Exercise goal | Copy out, word for word, the lines that begin with the line containing "When examining point" and end with the line containing "27744 millimetres", including both of those lines.

Extracted records |

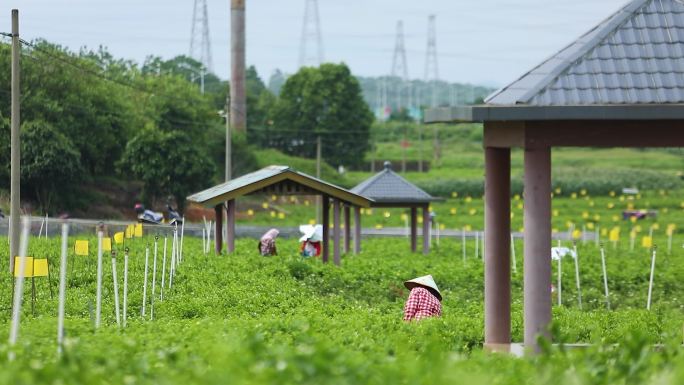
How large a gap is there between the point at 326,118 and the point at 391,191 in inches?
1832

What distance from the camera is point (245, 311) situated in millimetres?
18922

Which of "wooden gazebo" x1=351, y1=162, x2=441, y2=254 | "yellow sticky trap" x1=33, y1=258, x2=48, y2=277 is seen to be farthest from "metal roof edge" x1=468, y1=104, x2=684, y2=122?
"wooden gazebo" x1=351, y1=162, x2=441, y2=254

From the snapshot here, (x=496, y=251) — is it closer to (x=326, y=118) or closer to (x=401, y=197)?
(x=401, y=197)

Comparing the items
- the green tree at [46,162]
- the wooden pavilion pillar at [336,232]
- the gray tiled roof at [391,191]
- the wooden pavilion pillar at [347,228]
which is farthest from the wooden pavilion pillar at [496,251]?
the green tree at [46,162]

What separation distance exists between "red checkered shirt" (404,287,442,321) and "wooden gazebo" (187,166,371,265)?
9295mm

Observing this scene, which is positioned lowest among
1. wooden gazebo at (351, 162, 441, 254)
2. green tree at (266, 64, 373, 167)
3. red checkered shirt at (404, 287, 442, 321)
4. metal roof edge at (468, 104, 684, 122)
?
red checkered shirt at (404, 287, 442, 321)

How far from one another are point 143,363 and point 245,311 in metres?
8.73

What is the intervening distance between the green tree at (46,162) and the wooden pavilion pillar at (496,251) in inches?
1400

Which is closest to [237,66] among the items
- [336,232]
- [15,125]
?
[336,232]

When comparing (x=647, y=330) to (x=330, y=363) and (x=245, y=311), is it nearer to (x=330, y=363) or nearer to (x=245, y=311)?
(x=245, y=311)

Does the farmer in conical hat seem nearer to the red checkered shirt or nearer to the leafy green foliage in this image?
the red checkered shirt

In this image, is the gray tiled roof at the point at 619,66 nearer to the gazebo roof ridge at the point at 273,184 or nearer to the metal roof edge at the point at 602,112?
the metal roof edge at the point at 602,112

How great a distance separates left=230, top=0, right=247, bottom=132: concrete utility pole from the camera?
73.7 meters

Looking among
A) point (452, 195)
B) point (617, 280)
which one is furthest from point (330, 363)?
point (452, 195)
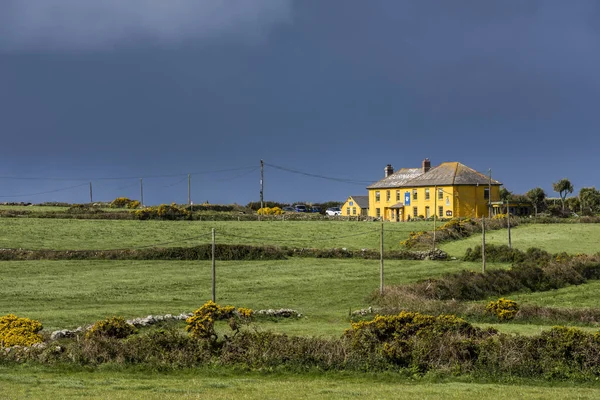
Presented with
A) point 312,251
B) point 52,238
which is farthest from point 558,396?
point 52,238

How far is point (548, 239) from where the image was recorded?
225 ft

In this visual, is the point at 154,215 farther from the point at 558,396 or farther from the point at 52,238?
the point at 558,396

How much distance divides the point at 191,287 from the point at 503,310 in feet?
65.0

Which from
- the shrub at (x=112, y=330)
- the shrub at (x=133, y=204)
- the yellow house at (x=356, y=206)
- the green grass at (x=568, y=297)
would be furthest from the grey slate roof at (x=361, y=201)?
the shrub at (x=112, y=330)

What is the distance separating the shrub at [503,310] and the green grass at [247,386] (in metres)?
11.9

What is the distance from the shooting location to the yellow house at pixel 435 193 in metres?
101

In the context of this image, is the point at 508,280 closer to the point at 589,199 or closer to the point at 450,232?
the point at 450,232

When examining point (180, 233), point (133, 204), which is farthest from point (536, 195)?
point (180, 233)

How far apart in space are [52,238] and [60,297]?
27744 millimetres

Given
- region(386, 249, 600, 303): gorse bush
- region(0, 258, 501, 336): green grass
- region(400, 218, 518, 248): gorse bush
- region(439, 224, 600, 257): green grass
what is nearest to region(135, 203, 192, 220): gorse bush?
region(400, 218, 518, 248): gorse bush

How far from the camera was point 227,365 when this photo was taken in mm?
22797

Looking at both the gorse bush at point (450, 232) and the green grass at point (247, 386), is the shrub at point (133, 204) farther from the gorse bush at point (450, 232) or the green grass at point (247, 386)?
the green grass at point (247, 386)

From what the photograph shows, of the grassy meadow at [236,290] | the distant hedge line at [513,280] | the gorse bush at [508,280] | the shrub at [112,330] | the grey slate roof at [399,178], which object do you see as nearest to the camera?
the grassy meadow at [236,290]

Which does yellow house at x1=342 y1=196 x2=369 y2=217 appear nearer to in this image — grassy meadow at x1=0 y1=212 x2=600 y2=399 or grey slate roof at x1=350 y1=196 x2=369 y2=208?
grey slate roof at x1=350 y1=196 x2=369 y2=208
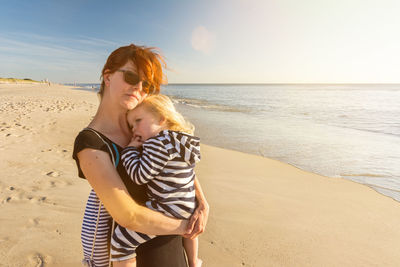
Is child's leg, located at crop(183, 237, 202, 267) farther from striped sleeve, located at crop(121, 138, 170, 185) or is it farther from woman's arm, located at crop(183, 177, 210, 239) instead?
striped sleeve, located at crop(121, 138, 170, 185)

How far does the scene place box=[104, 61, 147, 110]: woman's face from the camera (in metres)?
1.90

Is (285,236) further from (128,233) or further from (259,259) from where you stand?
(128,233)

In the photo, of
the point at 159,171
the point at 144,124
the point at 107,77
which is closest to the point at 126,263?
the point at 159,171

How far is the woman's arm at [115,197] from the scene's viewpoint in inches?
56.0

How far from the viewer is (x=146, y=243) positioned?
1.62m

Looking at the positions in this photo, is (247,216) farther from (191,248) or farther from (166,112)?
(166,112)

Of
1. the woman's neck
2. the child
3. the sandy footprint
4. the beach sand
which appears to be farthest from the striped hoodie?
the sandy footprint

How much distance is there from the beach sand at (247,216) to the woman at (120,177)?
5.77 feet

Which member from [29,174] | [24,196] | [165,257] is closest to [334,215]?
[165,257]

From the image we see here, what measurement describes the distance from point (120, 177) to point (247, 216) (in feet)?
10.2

Response for this exercise |
When examining point (180, 233), point (133, 204), which is farthest from point (536, 195)?
point (180, 233)

How far apart in space are [52,238] and [60,297]?
27744 millimetres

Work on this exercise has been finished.